Título: O milagre do superávit da governadora
Autor: NELSON ROCHA
Fonte: O Globo, 04/02/2005, Opinião, p. 7
O Fundo de Combate à Pobreza gerou, em 2004, para o Estado do Rio de Janeiro, uma arrecadação de R$ 1,3 bilhão. Foi o que proporcionou ao atual governo do estado a divulgação do superávit orçamentário de R$ 91 milhões.
É necessário que sejam esclarecidas a verdadeira situação financeira do Estado do Rio e as atrocidades cometidas, mais uma vez, contra a população fluminense, fruto da irresponsabilidade fiscal praticada há décadas ¿ e perpetuada, pois, segundo eles, através do Fundo de Combate à Pobreza, conseguiu-se recuperar as finanças estaduais.
A Lei de Responsabilidade Fiscal não deve ser interpretada apenas como uma análise simplista de atingir determinados indicadores. Ela deve ser avaliada como instrumento à moralização de conduta dos administradores públicos, no compromisso com o equacionamento sustentado das finanças públicas.
Portanto, há que se analisar adequadamente as ações praticadas pelos governantes em seus mandatos, de forma sistêmica e dinâmica, vislumbrando as conseqüências dessas ações sobre os futuros governos e futuras gerações.
Desde o primeiro mandato dos Garotinho, a prática tem sido sempre a de resolver os problemas financeiros de seus governos com os recursos futuros. Foi assim em 1999, onde se comprometeu o royalty dos 20 anos seguintes, concentrando o seu recebimento nos anos de 2000 e 2001 e projetando o maior pagamento da dívida a partir de 2002. Aumentou-se a despesa de caráter continuado de tal forma que a Receita Corrente Líquida não cobria sequer o pagamento das despesas de custeio, dentre elas o pagamento da folha de pessoal. Só para se ter uma idéia, a despesa de pessoal foi aumentada de 2001 para abril/2002 em torno de R$ 200 milhões por mês.
Utilizou-se dos recursos aportados no Fundo de Previdência, da conta ¿A¿ do Banerj e dos CFTs (Certificados Financeiros do Tesouro) da antecipação dos royalties, na ordem de R$ 6 bilhões. Aliás é digno e justo que se esclareça de uma vez por todas que quem conquistou o volume atual de royalties para o nosso estado foi o ex-governador Marcello Alencar, que nunca teve o reconhecimento público e verdadeiro dessa conquista, possibilitando uma receita extraordinária para o Estado do Rio de Janeiro.
Depois de toda a inconseqüência populista praticada, alguém teria que pagar a conta para alcançar o reequilíbrio financeiro e, como a reforma fiscal no Brasil sempre foi feita do lado da receita, quem de fato paga a conta é o meu, o seu, o nosso dinheiro, pois o povo fluminense, sem perceber, teve um aumento do ICMS de 5% nos serviços de eletricidade e comunicação, além de 1% sobre os demais produtos. O ICMS é um imposto indireto e, portanto, recai impiedosamente e indiscriminadamente sobre pobres e ricos. Mesmo com o subsídio cruzado, no caso das tarifas de energia elétrica, houve, na realidade, um disfarce.

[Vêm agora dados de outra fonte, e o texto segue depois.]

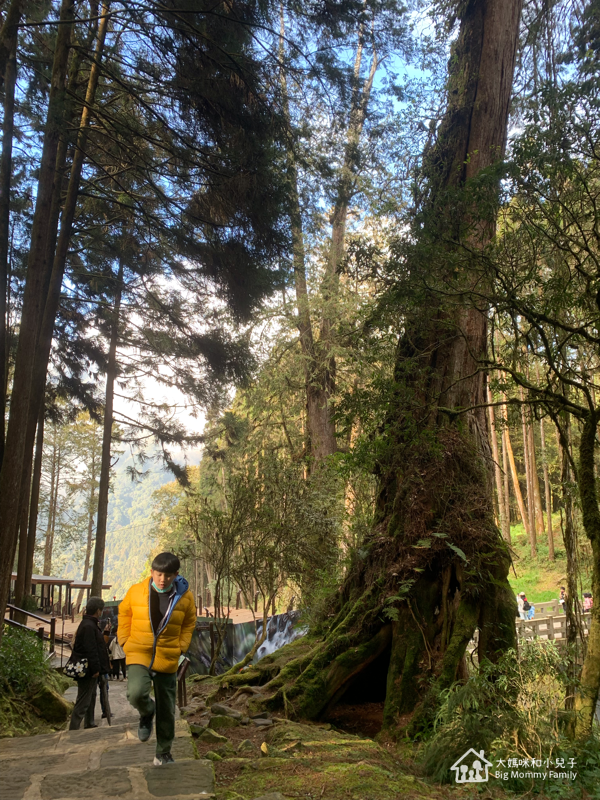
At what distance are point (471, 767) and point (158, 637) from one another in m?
3.18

Engana-se o povo fluminense achando que está contribuindo para a diminuição da pobreza de nosso estado, pois o próprio pobre está pagando a conta.
Como se não bastasse o custo tributário para a sociedade, a antecipação de recursos futuros volta a ser utilizada, comprometendo o próximo governo, pois os Certificados Financeiros do Tesouro que seriam recebidos de 2007 a 2009 foram antecipados, o ICMS cobrado na plataforma da Petrobras será deduzido em 48 parcelas quando entrarem em operação as plataformas P-43 e P-48 e os recursos da conta ¿B¿ da privatização do Banerj também estão sendo utilizados. Todas essas antecipações representam mais de 1,5 bilhão de reais de recursos dos governos futuros.
Um dos problemas da desinformação reside no fato da contabilidade pública, por exigência legal, evidenciar as receitas pelo regime de caixa e não de competência. Caso fosse pelo regime de competência, possibilitaria apropriar a receita lançando-a em cada ano correspondente. Ainda que não resolvesse o problema financeiro, pelo menos se faria justiça ao resultado alcançado por cada governo, pois os recursos de fato foram antecipados. Por isso que se torna imprescindível regulamentar o artigo 165 da Constituição Federal, para dar forma ao princípio que norteou a lei complementar 101/2000, o da Responsabilidade Fiscal.
Em síntese, a propalada solução financeira do estado não existe. Ao contrário, a síndrome do cupim volta com carga total, corroendo os ativos conquistados por outros governos e sobretudo pela população de nosso estado.